▶ Task details:
Word for word, transcribe the lines from the one containing "Given the photograph, is" through the end of the entries, both included, and nothing else.

▶ Material provided:
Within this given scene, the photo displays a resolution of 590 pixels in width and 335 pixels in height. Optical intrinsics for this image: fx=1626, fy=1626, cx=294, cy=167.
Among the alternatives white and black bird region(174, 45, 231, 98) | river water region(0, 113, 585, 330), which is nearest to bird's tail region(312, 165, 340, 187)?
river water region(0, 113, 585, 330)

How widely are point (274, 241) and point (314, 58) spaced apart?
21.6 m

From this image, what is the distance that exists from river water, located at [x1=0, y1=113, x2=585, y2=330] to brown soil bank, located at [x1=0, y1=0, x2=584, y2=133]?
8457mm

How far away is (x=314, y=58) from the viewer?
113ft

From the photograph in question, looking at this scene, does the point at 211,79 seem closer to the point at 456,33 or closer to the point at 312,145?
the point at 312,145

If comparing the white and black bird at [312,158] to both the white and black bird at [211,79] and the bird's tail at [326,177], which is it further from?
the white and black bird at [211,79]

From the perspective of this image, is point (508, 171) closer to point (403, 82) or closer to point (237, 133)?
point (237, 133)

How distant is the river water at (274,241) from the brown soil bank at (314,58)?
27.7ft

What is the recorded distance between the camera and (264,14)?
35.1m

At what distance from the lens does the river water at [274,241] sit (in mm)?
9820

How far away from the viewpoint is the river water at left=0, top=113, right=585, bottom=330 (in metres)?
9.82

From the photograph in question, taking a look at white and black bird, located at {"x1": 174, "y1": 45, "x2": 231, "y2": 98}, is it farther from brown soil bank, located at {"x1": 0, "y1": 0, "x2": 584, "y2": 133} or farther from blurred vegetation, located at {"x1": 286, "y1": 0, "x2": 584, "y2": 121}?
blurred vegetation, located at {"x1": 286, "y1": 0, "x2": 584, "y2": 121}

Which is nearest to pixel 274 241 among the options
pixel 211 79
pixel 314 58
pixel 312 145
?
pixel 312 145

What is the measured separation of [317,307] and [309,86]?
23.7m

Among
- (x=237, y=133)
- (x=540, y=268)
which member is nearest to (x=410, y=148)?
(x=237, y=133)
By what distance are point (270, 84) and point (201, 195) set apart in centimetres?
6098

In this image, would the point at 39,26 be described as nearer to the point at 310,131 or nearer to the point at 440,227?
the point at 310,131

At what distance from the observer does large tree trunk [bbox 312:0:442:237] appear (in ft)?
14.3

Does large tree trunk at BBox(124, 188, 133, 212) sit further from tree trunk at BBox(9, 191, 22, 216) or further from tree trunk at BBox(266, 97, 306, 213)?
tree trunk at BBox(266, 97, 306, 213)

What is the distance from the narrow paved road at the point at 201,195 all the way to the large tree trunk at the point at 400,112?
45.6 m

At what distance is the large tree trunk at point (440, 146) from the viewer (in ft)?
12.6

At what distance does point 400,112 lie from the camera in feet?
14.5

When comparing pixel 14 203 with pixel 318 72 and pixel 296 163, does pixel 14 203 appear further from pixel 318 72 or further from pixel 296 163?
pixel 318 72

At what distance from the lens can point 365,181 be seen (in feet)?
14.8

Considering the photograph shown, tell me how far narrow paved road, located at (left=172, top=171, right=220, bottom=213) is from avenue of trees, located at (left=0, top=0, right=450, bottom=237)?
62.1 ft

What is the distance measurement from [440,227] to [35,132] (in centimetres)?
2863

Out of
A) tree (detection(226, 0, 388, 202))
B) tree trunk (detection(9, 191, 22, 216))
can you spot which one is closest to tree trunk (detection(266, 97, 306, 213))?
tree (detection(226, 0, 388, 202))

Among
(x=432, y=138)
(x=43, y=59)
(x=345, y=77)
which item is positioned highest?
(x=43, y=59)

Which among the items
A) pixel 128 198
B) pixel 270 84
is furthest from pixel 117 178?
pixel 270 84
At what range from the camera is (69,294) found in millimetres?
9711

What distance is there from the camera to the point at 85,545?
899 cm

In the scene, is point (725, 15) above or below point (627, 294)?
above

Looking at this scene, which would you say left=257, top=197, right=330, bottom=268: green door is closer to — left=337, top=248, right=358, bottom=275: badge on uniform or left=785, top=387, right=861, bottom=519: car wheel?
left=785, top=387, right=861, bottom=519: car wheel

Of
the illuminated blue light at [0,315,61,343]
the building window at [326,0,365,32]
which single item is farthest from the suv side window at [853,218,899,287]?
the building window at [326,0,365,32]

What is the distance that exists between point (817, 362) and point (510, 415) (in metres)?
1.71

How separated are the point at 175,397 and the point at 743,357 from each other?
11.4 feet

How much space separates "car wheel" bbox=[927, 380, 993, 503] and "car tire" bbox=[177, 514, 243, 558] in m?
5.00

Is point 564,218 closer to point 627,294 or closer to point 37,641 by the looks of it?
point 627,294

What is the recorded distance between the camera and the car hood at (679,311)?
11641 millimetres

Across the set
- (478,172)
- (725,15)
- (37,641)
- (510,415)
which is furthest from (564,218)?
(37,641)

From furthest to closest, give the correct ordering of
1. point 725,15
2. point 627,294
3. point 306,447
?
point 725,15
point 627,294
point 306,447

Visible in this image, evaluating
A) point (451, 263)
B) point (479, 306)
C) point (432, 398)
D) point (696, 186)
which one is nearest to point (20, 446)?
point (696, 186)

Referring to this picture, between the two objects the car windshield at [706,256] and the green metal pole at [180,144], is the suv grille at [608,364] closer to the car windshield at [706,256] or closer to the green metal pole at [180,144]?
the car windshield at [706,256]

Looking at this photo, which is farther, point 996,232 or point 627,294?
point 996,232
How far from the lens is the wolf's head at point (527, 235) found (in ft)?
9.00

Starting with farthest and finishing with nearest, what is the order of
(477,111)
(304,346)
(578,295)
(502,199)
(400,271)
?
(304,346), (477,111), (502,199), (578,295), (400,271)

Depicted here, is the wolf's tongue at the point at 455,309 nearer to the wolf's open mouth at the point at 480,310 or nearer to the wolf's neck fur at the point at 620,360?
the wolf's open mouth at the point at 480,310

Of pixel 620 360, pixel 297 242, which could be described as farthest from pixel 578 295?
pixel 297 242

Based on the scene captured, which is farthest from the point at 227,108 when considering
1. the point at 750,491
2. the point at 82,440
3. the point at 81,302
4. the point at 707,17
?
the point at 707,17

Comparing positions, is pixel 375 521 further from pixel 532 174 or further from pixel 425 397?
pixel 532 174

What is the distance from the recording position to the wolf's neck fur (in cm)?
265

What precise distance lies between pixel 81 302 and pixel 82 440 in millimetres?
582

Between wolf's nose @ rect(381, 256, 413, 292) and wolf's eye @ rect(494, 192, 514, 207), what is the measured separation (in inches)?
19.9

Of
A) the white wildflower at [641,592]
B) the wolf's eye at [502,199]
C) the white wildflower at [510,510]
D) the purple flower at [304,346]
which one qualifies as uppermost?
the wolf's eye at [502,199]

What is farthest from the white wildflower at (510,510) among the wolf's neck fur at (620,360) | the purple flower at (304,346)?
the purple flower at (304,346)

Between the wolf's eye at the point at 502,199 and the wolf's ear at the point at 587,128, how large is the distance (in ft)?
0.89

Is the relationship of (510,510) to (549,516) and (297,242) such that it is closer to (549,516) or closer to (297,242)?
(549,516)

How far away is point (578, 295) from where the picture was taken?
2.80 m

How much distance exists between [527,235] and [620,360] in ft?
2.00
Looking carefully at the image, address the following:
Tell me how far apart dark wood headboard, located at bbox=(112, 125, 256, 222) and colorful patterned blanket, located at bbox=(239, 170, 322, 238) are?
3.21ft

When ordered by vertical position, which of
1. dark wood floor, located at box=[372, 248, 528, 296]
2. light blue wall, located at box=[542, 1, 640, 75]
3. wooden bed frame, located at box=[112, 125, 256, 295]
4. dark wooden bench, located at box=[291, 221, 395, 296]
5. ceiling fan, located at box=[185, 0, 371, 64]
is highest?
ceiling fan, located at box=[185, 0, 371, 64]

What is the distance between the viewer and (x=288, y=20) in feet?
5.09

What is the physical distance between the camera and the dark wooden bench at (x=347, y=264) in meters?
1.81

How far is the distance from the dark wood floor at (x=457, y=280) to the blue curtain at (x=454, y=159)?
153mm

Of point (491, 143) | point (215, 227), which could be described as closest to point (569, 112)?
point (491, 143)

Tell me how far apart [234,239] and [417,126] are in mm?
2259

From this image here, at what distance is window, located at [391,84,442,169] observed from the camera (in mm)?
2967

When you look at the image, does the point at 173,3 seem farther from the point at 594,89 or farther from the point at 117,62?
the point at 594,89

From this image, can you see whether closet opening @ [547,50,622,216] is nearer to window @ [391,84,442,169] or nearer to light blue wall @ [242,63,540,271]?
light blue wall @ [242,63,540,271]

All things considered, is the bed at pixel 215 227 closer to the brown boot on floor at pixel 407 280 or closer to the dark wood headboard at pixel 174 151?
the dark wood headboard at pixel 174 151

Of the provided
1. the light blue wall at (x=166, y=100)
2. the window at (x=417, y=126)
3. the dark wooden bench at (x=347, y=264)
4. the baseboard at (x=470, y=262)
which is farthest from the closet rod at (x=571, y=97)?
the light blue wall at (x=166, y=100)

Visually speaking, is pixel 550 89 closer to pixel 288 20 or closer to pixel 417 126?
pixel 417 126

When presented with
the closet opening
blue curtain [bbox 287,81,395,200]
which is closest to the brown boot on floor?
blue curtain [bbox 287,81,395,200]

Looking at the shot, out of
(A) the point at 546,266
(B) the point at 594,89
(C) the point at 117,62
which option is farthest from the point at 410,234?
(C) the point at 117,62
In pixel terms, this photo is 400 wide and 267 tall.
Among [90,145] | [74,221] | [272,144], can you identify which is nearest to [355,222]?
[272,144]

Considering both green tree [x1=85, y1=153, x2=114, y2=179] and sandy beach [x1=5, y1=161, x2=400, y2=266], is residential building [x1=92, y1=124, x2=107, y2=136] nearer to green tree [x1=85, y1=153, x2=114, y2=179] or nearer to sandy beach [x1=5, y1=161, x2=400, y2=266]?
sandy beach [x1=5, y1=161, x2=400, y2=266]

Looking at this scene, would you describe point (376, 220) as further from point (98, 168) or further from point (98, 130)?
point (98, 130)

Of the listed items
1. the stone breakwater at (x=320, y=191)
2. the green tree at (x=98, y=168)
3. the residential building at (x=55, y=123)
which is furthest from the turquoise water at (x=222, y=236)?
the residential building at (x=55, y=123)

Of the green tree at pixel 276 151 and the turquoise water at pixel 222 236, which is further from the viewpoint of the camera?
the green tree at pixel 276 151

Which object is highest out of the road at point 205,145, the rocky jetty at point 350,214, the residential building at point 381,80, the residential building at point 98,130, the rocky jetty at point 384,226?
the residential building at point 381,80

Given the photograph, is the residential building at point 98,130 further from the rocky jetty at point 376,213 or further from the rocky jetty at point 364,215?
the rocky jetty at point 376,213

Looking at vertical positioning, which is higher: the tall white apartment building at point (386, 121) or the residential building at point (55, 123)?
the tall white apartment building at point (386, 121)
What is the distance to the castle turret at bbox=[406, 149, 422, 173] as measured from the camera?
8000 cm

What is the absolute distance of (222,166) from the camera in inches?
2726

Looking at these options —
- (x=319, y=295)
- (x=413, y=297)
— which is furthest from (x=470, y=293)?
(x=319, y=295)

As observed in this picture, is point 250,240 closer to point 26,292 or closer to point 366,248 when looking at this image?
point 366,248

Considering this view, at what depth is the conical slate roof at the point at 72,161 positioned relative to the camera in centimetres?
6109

▶ Finished answer:
Given the photograph, is the residential building at point 98,130 further from the rocky jetty at point 376,213 or further from the rocky jetty at point 364,215?
the rocky jetty at point 376,213

Looking at vertical positioning, which is higher: the tall white apartment building at point (386, 121) or the residential building at point (55, 123)?
the tall white apartment building at point (386, 121)
What is the distance to the castle turret at bbox=[406, 149, 422, 173] as measured from the camera?
8000 cm

What is the absolute distance of (222,166) from the camera in inches?
2726

Looking at these options —
- (x=319, y=295)
- (x=413, y=297)
— which is furthest from (x=470, y=293)?
(x=319, y=295)

As observed in this picture, is point 250,240 closer to point 26,292 or closer to point 366,248 when looking at this image?
point 366,248

Considering this view, at what depth is the conical slate roof at the point at 72,161 positioned relative to the camera in centimetres?
6109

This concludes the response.